Ladino, Carolina
(1999)
Maquiladora employment, low-income households and gender dynamics: A case study in Ciudad Juarez, Mexico.
PhD thesis, London School of Economics and Political Science.
Abstract
Based on data collected in Juarez, northern Mexico, this thesis argues that the incorporation of low-income women into modern forms of industrial employment, i.e. assembly industries or as called locally 'maquilas', alters patriarchal forms of domination at the household level. As women enter maquila employment the focus of patriarchal control shifts from the private sphere of the home to the public sphere of the workplace. That is, the thesis argues that women's incorporation in maquilas prompted a shift from a private form of patriarchy to a public one, or else a capitalist patriarchy.

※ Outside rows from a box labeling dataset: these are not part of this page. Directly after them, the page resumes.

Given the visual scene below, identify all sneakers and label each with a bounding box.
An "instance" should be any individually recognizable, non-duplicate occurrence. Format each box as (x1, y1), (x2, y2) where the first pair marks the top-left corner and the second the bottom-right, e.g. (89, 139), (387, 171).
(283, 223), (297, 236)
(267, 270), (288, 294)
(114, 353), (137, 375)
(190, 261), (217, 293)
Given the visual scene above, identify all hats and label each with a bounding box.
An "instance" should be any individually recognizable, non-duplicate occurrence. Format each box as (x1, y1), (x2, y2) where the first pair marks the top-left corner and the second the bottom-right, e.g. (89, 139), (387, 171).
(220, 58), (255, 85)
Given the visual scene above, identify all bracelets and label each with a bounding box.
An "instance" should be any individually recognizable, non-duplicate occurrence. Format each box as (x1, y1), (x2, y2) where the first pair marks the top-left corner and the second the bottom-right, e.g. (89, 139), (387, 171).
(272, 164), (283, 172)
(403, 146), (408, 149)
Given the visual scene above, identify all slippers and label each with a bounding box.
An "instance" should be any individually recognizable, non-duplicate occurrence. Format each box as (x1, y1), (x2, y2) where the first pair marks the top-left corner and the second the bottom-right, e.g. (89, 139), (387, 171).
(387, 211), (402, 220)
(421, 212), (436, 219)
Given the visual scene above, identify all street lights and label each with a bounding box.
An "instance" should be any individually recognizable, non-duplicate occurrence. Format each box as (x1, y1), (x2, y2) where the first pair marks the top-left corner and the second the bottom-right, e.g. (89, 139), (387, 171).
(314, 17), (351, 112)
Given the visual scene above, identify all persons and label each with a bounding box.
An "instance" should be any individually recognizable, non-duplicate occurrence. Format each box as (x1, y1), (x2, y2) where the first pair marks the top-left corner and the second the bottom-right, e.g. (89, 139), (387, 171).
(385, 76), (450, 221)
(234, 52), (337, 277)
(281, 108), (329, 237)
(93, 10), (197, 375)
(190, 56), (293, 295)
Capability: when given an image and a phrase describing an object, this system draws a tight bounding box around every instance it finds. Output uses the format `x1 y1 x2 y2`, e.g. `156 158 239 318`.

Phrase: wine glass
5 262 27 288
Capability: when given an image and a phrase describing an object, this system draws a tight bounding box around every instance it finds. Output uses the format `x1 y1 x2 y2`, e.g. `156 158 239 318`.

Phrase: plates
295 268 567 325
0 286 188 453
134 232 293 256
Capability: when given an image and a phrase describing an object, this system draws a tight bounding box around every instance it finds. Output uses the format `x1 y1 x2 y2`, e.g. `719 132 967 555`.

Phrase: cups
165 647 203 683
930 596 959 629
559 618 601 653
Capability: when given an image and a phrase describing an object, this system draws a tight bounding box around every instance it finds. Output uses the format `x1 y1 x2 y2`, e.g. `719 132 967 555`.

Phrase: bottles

This said, capitalist patriarchy shaped respondents' lives and their households in varying ways according to respondents' stage in the life course, their households and individual characteristics. Indeed, the complex interrelation between women's life course, and their households, as they intersect with the particular patterns and characteristics of the maquiladora industry and individual workers' characteristics illuminated the heterogeneity of workers' responses to emerging forms of capitalist patriarchy. While the thesis is grounded on life course analysis with special reference to low- income maquila workers' households, the study is comparative at two different levels. At one level it is inter-generational in that it looks at three different 'industrial generations' of women in Juarez; at a second level it is comparative in that it looks at the case of women maquila workers with respect to non-maquila workers, including the case of low-income housewives. Finally, the thesis analyses women workers' responses to the pace of changes. Contrary to other studies carried out in Juarez on maquila workers, the data collection for this thesis was not conducted in factory premises but in the low-income settlements. Interviews conducted combined structured and semi-structured interviews and life and work histories. 82 households located in 25 settlements spread across the northern, central and southern parts of low-income Juarez were visited and from those, 33 life and work histories and 6 inter-generational meetings with maquila mothers and maquila daughters formed the core bulk of data. Whilst the main findings point to an emerging form of patriarchal control in women maquila workers' lives, this thesis highlights the heterogeneity among the various generations of maquila workers that form the labour pool related to the changing nature of maquilas in the city over time.